Start of Source extract

From mboxrd@z Thu Jan  1 00:00:00 1970
Return-Path: <linux-kernel-owner@vger.kernel.org>
Received: (majordomo@vger.kernel.org) by vger.kernel.org via listexpand
	id S1754873AbcDDNJa (ORCPT <rfc822;w@1wt.eu>);
	Mon, 4 Apr 2016 09:09:30 -0400
Received: from mx2.suse.de ([195.135.220.15]:45922 "EHLO mx2.suse.de"
	rhost-flags-OK-OK-OK-OK) by vger.kernel.org with ESMTP
	id S1751495AbcDDNJ2 (ORCPT <rfc822;linux-kernel@vger.kernel.org>);
	Mon, 4 Apr 2016 09:09:28 -0400
Subject: Re: [PATCH v3 03/16] mm: add non-lru movable page support document
To: Minchan Kim <minchan@kernel.org>
References: <1459321935-3655-1-git-send-email-minchan@kernel.org>
 <1459321935-3655-4-git-send-email-minchan@kernel.org>
 <56FE87EA.60806@suse.cz> <20160404022552.GD6543@bbox>
Cc: Andrew Morton <akpm@linux-foundation.org>, linux-kernel@vger.kernel.org,
        linux-mm@kvack.org, jlayton@poochiereds.net, bfields@fieldses.org,
        Joonsoo Kim <iamjoonsoo.kim@lge.com>, koct9i@gmail.com,
        aquini@redhat.com, virtualization@lists.linux-foundation.org,
        Mel Gorman <mgorman@suse.de>, Hugh Dickins <hughd@google.com>,
        Sergey Senozhatsky <sergey.senozhatsky@gmail.com>,
        Rik van Riel <riel@redhat.com>, rknize@motorola.com,
        Gioh Kim <gi-oh.kim@profitbricks.com>,
        Sangseok Lee <sangseok.lee@lge.com>,
        Chan Gyun Jeong <chan.jeong@lge.com>,
        Al Viro <viro@ZenIV.linux.org.uk>, YiPing Xu <xuyiping@hisilicon.com>,
        Jonathan Corbet <corbet@lwn.net>
From: Vlastimil Babka <vbabka@suse.cz>
Message-ID: <57026782.3020201@suse.cz>
Date: Mon, 4 Apr 2016 15:09:22 +0200
User-Agent: Mozilla/5.0 (X11; Linux x86_64; rv:38.0) Gecko/20100101
 Thunderbird/38.7.0
MIME-Version: 1.0
In-Reply-To: <20160404022552.GD6543@bbox>
Content-Type: text/plain; charset=windows-1252; format=flowed
Content-Transfer-Encoding: 7bit
Sender: linux-kernel-owner@vger.kernel.org
List-ID: <linux-kernel.vger.kernel.org>
X-Mailing-List: linux-kernel@vger.kernel.org

On 04/04/2016 04:25 AM, Minchan Kim wrote:
>>
>> Ah, I see, so it's designed with page lock to handle the concurrent isolations etc.

End of Source extract

• **Task statement**: Extend the mailing-list reply about non-LRU movable page support, starting after its last quoted line. The entries that follow come from a separate source and are unrelated to the mailing-list reply.

Start of Data for review

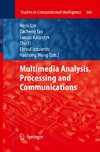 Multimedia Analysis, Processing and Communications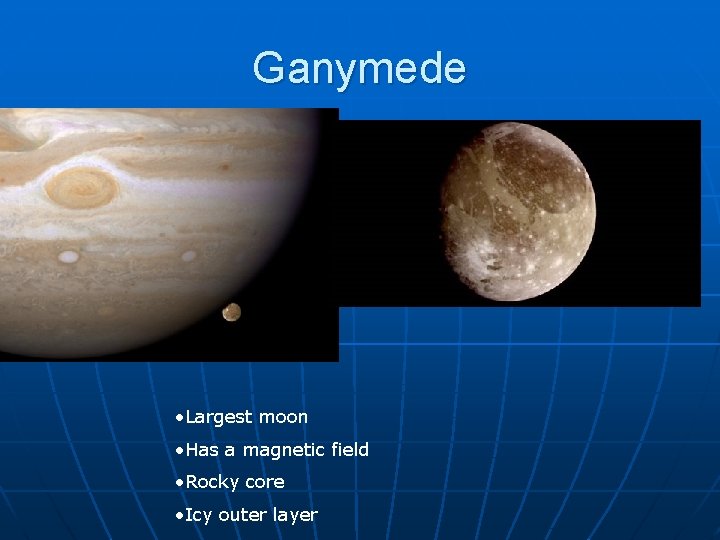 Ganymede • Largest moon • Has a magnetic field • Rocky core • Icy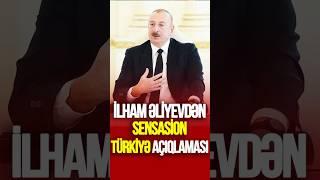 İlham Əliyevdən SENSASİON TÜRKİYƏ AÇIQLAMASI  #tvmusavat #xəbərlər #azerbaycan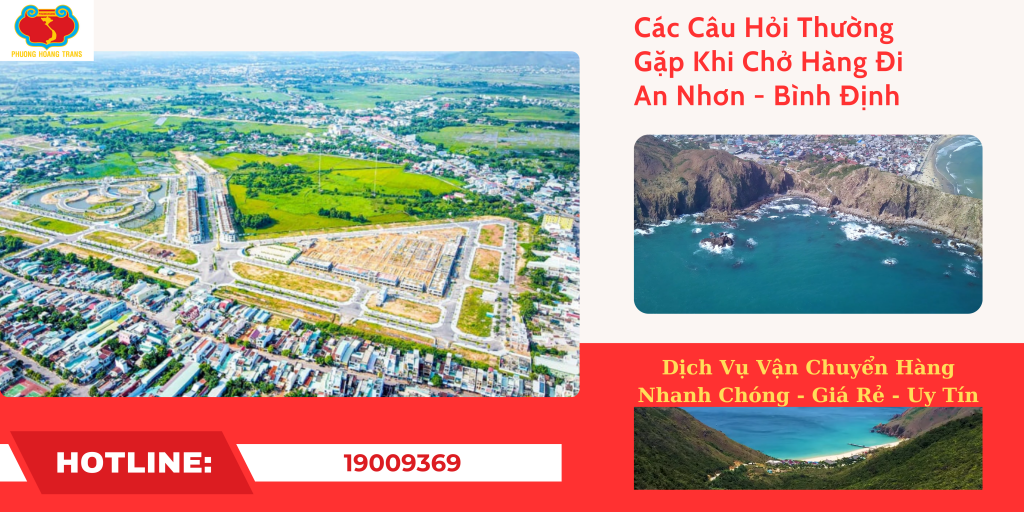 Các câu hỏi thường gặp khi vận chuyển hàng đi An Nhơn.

End of Data for review
Start of Data for review

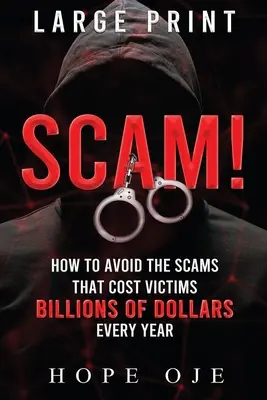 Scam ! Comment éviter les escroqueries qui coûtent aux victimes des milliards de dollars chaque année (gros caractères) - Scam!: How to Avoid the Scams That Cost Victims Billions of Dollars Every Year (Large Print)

End of Data for review

• **Response area**:
>>
>> In http://marc.info/?l=linux-mm&m=143816716511904&w=2 Mel has warned
>> about doing this in general under page_lock and suggested that each
>> user handles concurrent calls to isolate_page() internally. Might be
>> more generic that way, even if all current implementers will
>> actually use the page lock.
>
> We need PG_lock for two reasons.
>
> Firstly, it guarantees page's flags operation(i.e., PG_movable, PG_isolated)
> atomicity. Another thing is for stability for page->mapping->a_ops.
>
> For example,
>
> isolate_migratepages_block
>          if (PageMovable(page))
>                  isolate_movable_page
>                          get_page_unless_zero <--- 1
>                          trylock_page
>                          page->mapping->a_ops->isolate_page <--- 2
>
> Between 1 and 2, driver can nullify page->mapping so we need PG_lock

Hmm I see, that really doesn't seem easily solvable without page_lock.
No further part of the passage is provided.